Our first stop up the river was the Temple of Horus at Edfu. We arrived sometime during the night and took a horse buggy into town to see the temple.
The temple here is the best preserved of all the temples we saw. Aside from the early Christians’ attempts to deface the “pagan idols” the temple was virtually intact thanks to centuries of being buried in sand and largely forgotten.
The first thing I noticed as we approached the temple was the columns — these were not the Egyptian columns we had seen at Karnak! And sure enough, our guide soon explained that this temple had been built by the Ptolemies, who were Greek (installed by Alexander the Great) and who had introduced certain elements of Greek art and architecture into Egypt.
We also learned how to tell the difference between Isis (one of the major goddesses, wife of Osiris and mother of Horus) and Hathor (the goddess of fertility often represented by a cow).
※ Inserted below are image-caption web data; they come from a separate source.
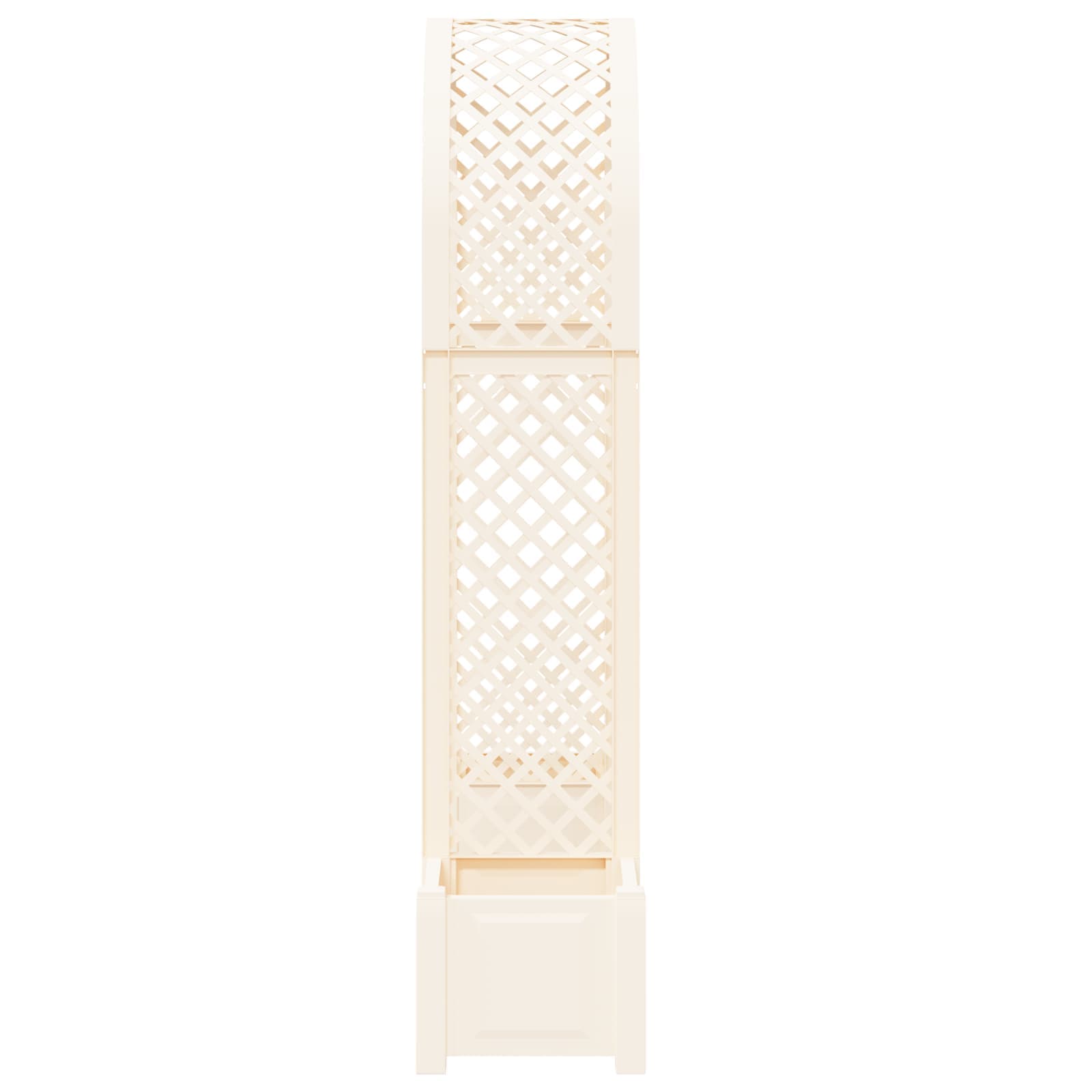 Arco di Rose con Vaso Bianco 168,5 x 43 x 207 cm PP | homemem39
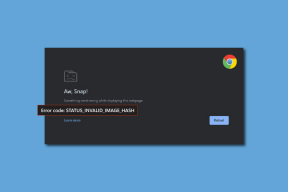 Arreglar el error de hash de imagen no válida del estado de Google Chrome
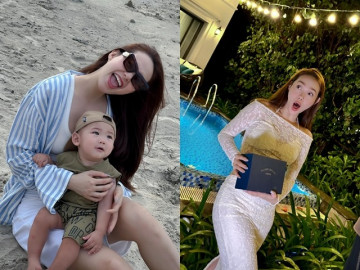 Sao Việt 24h: Minh Hằng loay hoay mở quà sinh nhật của chồng đại gia, há hốc mồm khi thấy hộp vàng nguyên khối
They’re often nearly indistinguishable, both having the same female figure and crown of horns with a sun disc, but Isis will also have a throne on top of the sun disc. Details, details!
Because the temple is dedicated to Horus, there is a large series of reliefs depicting Horus’s triumph over the evil god Seti, who killed his father Osiris. Seti is dedicated as a hippopotamus. Horus is shown on a boat going through the land killing hippos (the tiny figure beneath the boat). Unfortunately none of them are Seti until Isis comes down and shows him which hippo is Seti (she’s the crouching female figure in the boat). Then Horus is able to conquer Seti (shown by standing on him). (Btw, all the faces and feed were scratched out by the Christians who didn’t like the pagan gods.)
When we had seen everything we went back to the horse buggies and attempted to find ours among the crowd. It was complete chaos as the buggies were madly racing to get all the tourists back to their boats before sailing time. Naturally ours was nowhere to be found and our poor guide very distraught until finally the guy showed up again smiling with thumbs up saying “all is good?!” and then racing us back to the boat.